Because this type of behaviour has become such a problem over recent years, and is so obvious to those who understand it, two books have recently been written about it. Donald Trump is a good example of someone who has relied on these strategies to maintain his view of things but you simply need to look around you to see many more examples.

Examples:

  • Wilful Blindness: Why we ignore the obvious at our peril. by Margaret Heffernan 2011 & 2019
  • The Unknowers: How Strategic Ignorance Rules the World by Linsey McGoey 2019

They may be good people but they are still lying 

Yes they are lying but, incredible as it sounds, the difference is that they are lying to and deceiving themselves. Once they have done that they can convincingly repeat that lie to us and persuade us too. The lie now rings true in the moment they say it because for them it is true. But deep down within them and at other times they do know it is false and recognise it. This is a strange and complex split personality process, and social scientists struggle to explain it.

This complex process and was first described by philosophers in the early 20th century. They analysed the way we humans build our lives as we grow up interacting with and responding to the social pressures from those around us. The ideas we develop as we grow become central to who we are and our identity. Social scientists built on the insights of those philosophers to understand human development.

It can happen later in life too, particularly when we ‘see the light’ in situations that we find confusing or when a charismatic leader sells us snake oil. We require considerable life experience, training and knowledge to recognise what is happening to us and that has been in short supply for a long time.

Fortunately most of the beliefs we acquire are helpful in turning us into good citizens. At other times they are not only false but harmful. The problem is that in both instances we instinctively defend them when they are citicised. When the beliefs are false those who try to challenge them become targets for ridicule.

Our gut first response is to defend the ideas we believe in and discredit anyone who tries to challenge the things we believe in and do. Whistleblowers are the greatest threat and are targeted.

It is because of these strategies and responses that failed social systems like our aged care system last for so long even when they are clearly harming people and this is glaringly obvious to those who look closely. 

This inability to challenge belief explains why the reforms that ‘vested interests’, make when things go wrong don’t work for long. In aged care we have had 31 inquiries and reviews over the last 20 years. All that has happened is that the pieces have been moved about without changing the way the system operates. The same thing has been happening with the Royal Commission although the pieces are bigger.

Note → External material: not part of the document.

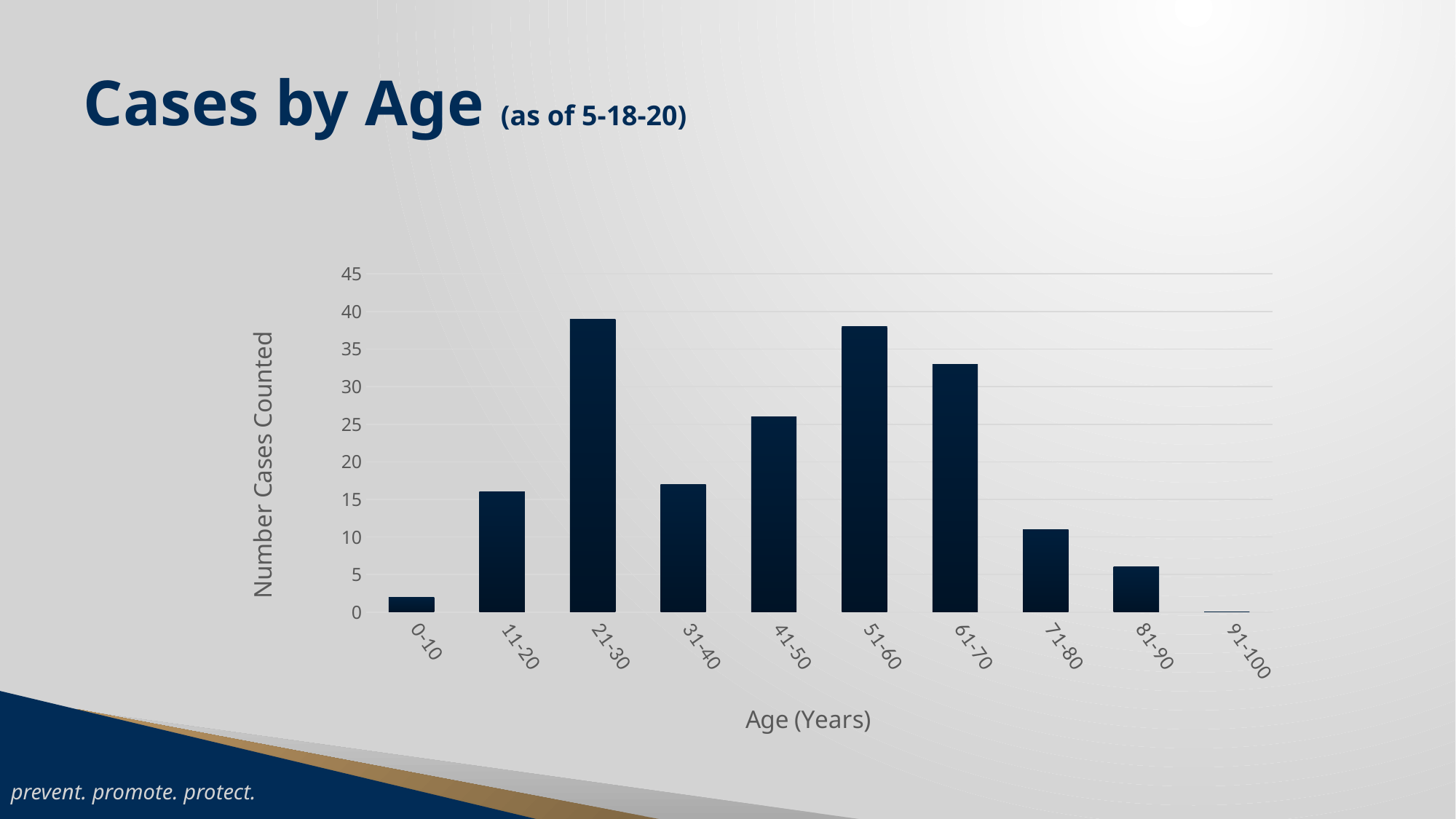
How many age groups are shown on the x axis of the chart? 10 What is the title of the y axis of the chart? Number Cases Counted Which age group has more cases counted, 61-70 or 41-50? 61-70 Is the number of cases for the 61-70 age group greater or less than 30? greater Which age group has the lowest number of cases counted? 91-100 Which age group has more cases counted, 11-20 or 71-80? 11-20 Is the number of cases for the 31-40 age group greater or less than 20? less As of what date is the data in the chart reported, according to the slide title? 5-18-20 Is the number of cases for the 81-90 age group greater or less than 10? less What kind of chart is shown on the slide? bar chart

This is all complex stuff and there are many different ways of looking at what is happening. They shine an additional light on it. In a root cause analysis of aged care we have tried to look at what has happened in multiple different ways. While also complex these throw more light on what has been happening and the way that people behave. Learning and understanding our complexity is a work in progress and we are still struggling to come to grips with the sort of beings we are. It’s not easy.

Implications

Once we understand that these are good people who have gone astray we can confront them kindly but very firmly. We will only be able to do that successfully when we, as a society take back the power to force them to confront the lack of evidence and logic in what they are doing and recognise the potential of alternatives. But before we include them they must acknowledge and accept their failures and take responsibility for them. 

We must remember how resistant to change they are, make it very clear that this is over and that those who think and behave like this have no place in aged care in our society.

We should welcome back those who acknowledge that their thinking and policies were harmful and who set out to make amends. Many have expertise and as communities we can learn from them. But we need to very carefully evaluate their suggestions. 

It was because we ignored this well-known warning, first made by the famous Scottish economist and philosopher, Adam Smith over 2 centuries ago, that we have so many problems in our market today. In writing about the market he said:

“The interest of [businessmen] is always in some respects different from, and even opposite to, that of the public ... The proposal of any new law or regulation of commerce which comes from this order ... ought never to be adopted, till after having been long and carefully examined ... with the most suspicious attention. It comes from an order of men ... who have generally an interest to deceive and even oppress the public.”

Source: Adam Smith: The Wealth of Nations, 1776.

Adam Smith would turn in his grave if he knew that governments advised by economists who claim to follow his advice have taken something as vulnerable as aged care and handed it over to the market.